* Задание
Перепишите без изменений фрагмент текста о поэзии, начиная со слов «Здесь мы видим» и заканчивая словами «по прокату кинофильмов.» включительно.

* Текст для чтения
Здесь мы видим литературное эхо, отголосок «барачной поэзии», стоявший у истоков многих литературных течений минувшего века. Творчески симптоматично, что Владимиров физически погиб как раз от рук тех грязных людей, которых он описывает. Его (видимо, из корыстных побуждений) зарубили полукриминальные обитатели русской деревни… След преступления безнадёжно теряется…

Внутренне логично, что отдалённые продолжатели или свободные последователи Кропивницкого (не эпигоны) тяготеют к поэтике поведения и поэтике скандала — к стезе настолько же традиционной, насколько и вечно новой. Так, поэт Макс Батурин (1965 — 1997) пишет:

Я хотел бы снять и выбросить
брюки, рубаху и майку
и остаться в одних трусах и носках.

Я хотел бы читать только рекламный проспект
Томской областной конторы по прокату кинофильмов.

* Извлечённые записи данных
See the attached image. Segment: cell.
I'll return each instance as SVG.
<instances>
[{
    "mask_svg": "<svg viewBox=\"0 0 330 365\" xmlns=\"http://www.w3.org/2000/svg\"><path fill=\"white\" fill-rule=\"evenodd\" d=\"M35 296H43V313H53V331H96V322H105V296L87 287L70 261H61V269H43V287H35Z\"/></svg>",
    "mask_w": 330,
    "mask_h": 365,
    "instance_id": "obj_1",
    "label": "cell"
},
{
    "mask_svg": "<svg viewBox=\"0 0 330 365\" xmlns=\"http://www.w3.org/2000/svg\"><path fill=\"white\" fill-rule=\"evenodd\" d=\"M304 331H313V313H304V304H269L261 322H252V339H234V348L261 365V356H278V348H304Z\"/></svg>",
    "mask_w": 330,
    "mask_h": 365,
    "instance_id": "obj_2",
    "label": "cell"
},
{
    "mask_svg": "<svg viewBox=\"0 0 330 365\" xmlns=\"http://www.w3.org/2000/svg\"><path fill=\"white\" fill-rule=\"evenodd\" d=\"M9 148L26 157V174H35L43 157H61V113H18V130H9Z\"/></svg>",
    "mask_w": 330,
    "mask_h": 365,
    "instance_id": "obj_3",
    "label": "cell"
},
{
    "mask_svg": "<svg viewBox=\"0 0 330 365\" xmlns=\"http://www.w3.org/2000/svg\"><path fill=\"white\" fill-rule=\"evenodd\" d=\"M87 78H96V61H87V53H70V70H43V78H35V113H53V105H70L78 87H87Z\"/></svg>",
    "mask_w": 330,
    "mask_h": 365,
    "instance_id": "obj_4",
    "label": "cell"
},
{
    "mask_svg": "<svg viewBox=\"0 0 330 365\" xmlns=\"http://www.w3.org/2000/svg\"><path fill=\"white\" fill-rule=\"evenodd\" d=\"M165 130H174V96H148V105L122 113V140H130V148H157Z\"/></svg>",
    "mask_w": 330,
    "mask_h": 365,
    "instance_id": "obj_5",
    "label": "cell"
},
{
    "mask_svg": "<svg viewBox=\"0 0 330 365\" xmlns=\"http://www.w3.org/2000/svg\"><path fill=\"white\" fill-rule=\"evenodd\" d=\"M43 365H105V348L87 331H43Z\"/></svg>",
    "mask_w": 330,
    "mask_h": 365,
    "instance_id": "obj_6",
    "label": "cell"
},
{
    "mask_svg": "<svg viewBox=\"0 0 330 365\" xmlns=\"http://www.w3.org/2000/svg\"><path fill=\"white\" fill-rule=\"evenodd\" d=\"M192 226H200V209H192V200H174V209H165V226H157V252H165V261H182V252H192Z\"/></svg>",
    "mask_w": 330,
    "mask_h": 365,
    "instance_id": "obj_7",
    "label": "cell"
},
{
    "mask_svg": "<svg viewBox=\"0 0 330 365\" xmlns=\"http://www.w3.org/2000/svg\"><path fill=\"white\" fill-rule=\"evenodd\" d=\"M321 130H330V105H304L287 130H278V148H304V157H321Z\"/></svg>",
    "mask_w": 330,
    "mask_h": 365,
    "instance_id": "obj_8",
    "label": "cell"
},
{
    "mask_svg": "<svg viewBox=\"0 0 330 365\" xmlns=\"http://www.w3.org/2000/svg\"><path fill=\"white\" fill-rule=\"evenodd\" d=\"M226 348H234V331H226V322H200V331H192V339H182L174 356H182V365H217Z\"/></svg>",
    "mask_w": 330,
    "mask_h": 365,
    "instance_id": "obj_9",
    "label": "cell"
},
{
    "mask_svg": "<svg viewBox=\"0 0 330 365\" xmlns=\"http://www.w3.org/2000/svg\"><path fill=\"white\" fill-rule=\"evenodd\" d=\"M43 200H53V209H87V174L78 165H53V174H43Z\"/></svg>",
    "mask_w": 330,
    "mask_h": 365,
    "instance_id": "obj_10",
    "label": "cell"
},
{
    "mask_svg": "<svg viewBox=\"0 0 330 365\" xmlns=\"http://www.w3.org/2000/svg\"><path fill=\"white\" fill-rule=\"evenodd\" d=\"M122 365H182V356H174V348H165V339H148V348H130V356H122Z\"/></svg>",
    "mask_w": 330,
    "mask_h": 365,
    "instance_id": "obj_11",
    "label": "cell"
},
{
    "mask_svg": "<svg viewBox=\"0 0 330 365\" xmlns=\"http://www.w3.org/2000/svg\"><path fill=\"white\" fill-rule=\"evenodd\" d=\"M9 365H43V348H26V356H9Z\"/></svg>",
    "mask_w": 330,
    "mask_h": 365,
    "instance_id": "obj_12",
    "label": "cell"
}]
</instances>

* Ответ
Здесь мы видим литературное эхо, отголосок «барачной поэзии», стоявший у истоков многих литературных течений минувшего века. Творчески симптоматично, что Владимиров физически погиб как раз от рук тех грязных людей, которых он описывает. Его (видимо, из корыстных побуждений) зарубили полукриминальные обитатели русской деревни… След преступления безнадёжно теряется…

Внутренне логично, что отдалённые продолжатели или свободные последователи Кропивницкого (не эпигоны) тяготеют к поэтике поведения и поэтике скандала — к стезе настолько же традиционной, насколько и вечно новой. Так, поэт Макс Батурин (1965 — 1997) пишет:

Я хотел бы снять и выбросить
брюки, рубаху и майку
и остаться в одних трусах и носках.

Я хотел бы читать только рекламный проспект
Томской областной конторы по прокату кинофильмов.